*ASSIGNED TASK*:
Within the records that follow, restate exactly the lines from the line with "Arduino Project |" down to the line with "Botón de Beeblebrox", including both. Omit the pictures.

*SOURCE INFORMATION*:
[Start of section]

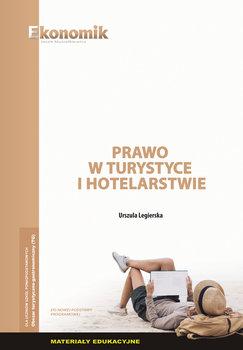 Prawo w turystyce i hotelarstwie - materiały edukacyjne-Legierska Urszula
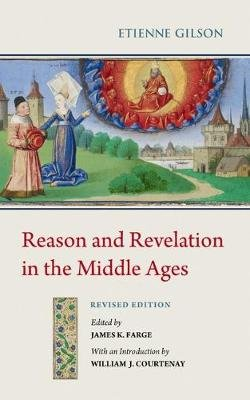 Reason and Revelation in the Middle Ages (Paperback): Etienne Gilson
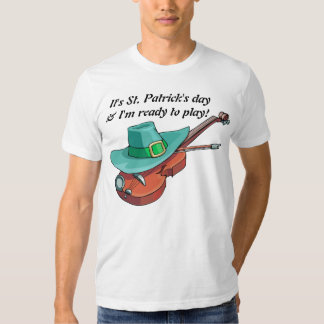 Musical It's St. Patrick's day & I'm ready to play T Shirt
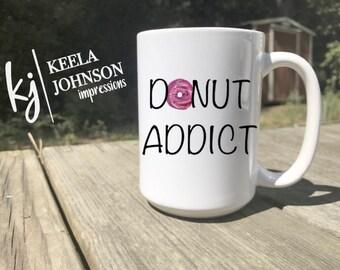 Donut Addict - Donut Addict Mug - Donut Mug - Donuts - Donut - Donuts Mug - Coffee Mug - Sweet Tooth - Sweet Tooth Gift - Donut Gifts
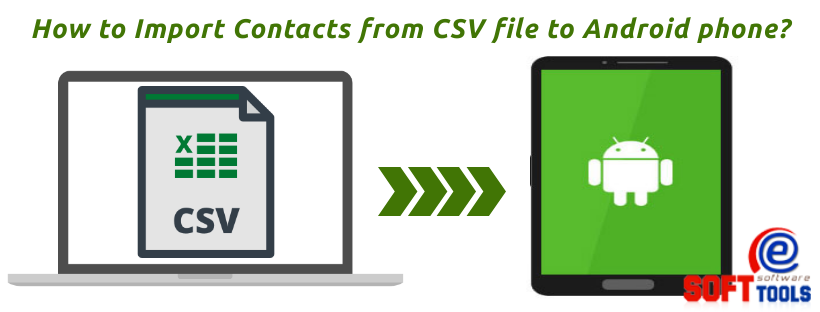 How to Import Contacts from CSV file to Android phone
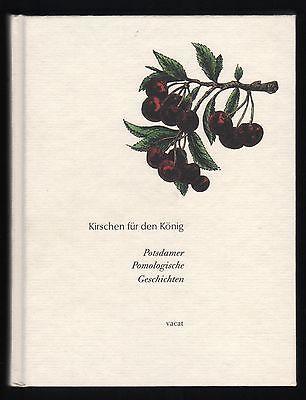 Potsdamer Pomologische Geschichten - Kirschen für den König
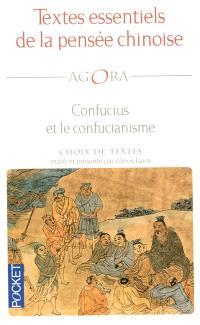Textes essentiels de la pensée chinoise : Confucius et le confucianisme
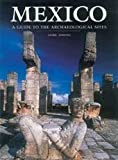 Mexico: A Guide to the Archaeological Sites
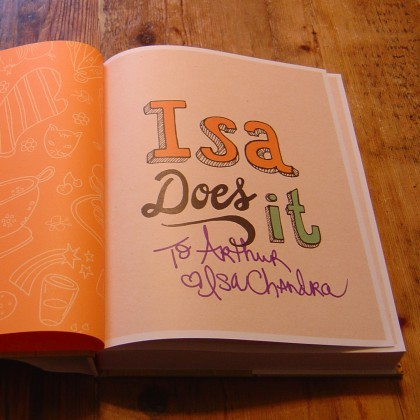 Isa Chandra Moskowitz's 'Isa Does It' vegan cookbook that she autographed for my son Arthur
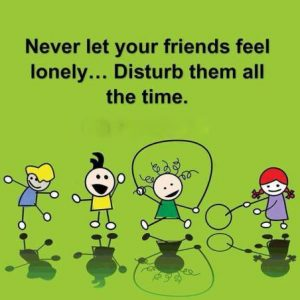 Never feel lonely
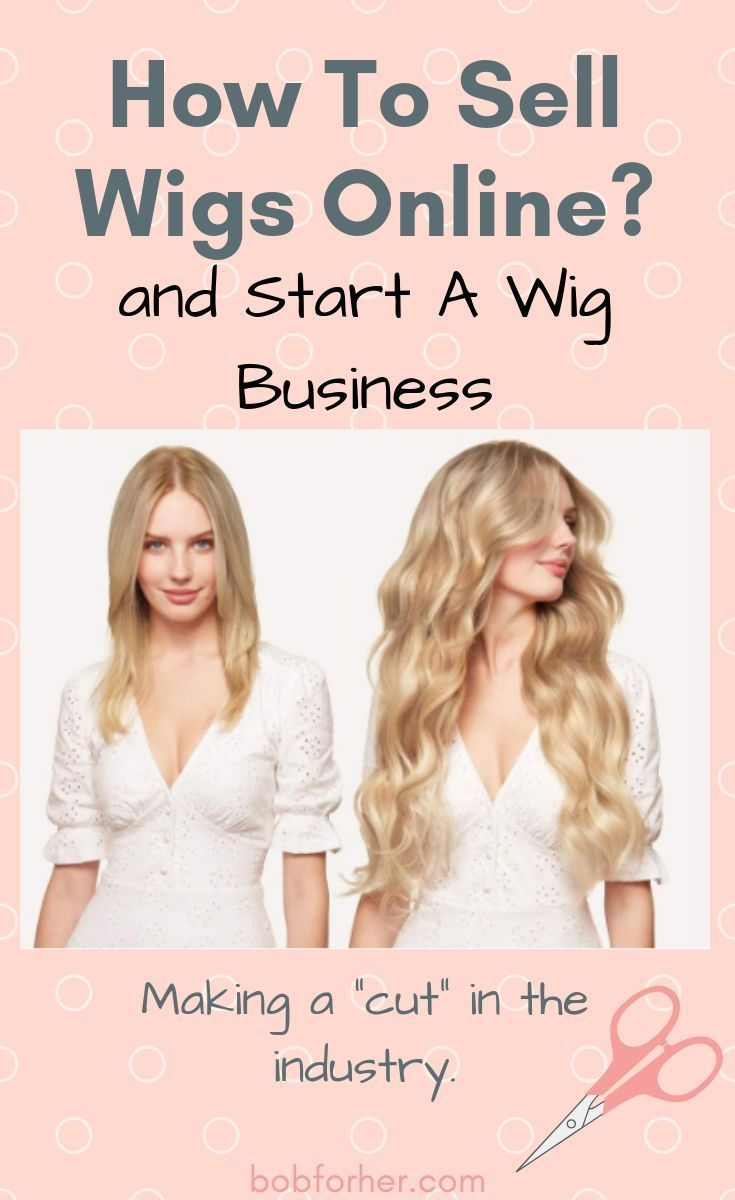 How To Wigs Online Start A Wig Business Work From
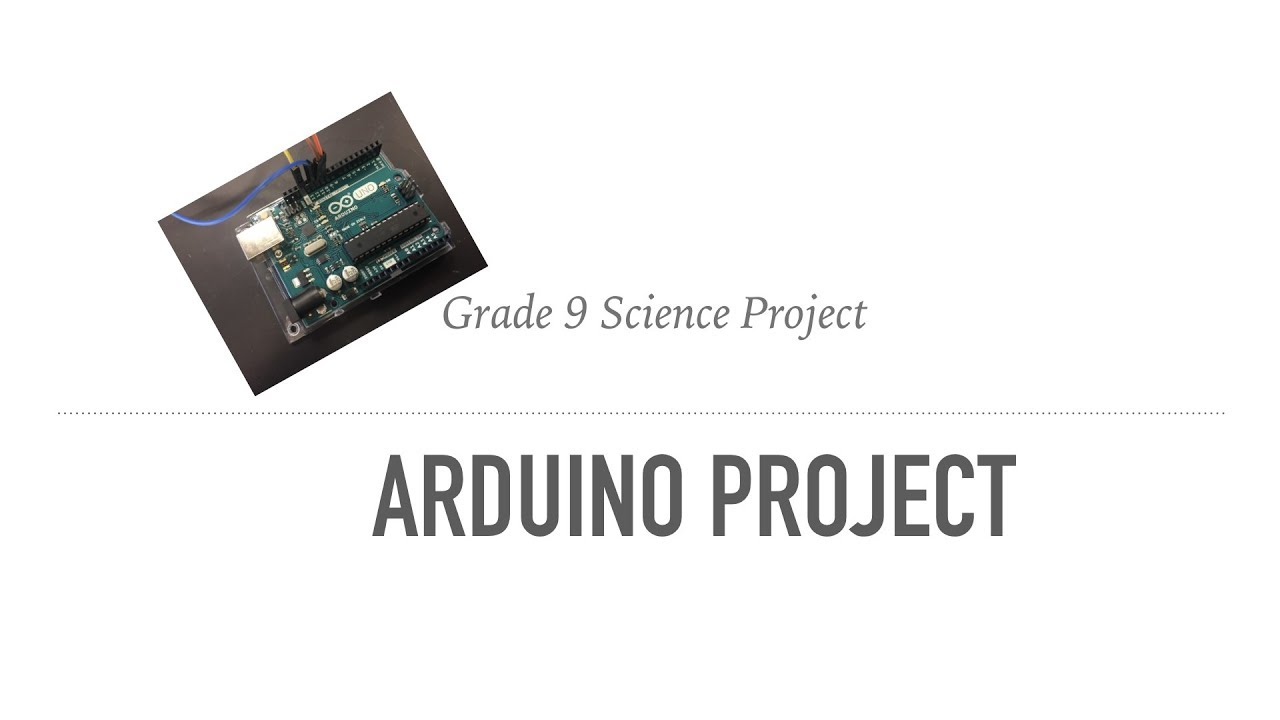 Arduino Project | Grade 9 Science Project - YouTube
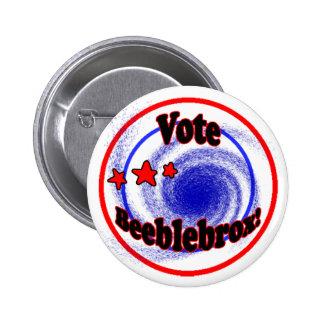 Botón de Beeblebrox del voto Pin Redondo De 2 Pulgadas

[End of section]
[Start of section]

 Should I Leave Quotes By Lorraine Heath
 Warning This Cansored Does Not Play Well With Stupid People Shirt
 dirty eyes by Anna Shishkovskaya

[End of section]

*OUTPUT BELOW*:
 Arduino Project | Grade 9 Science Project - YouTube
 Botón de Beeblebrox del voto Pin Redondo De 2 Pulgadas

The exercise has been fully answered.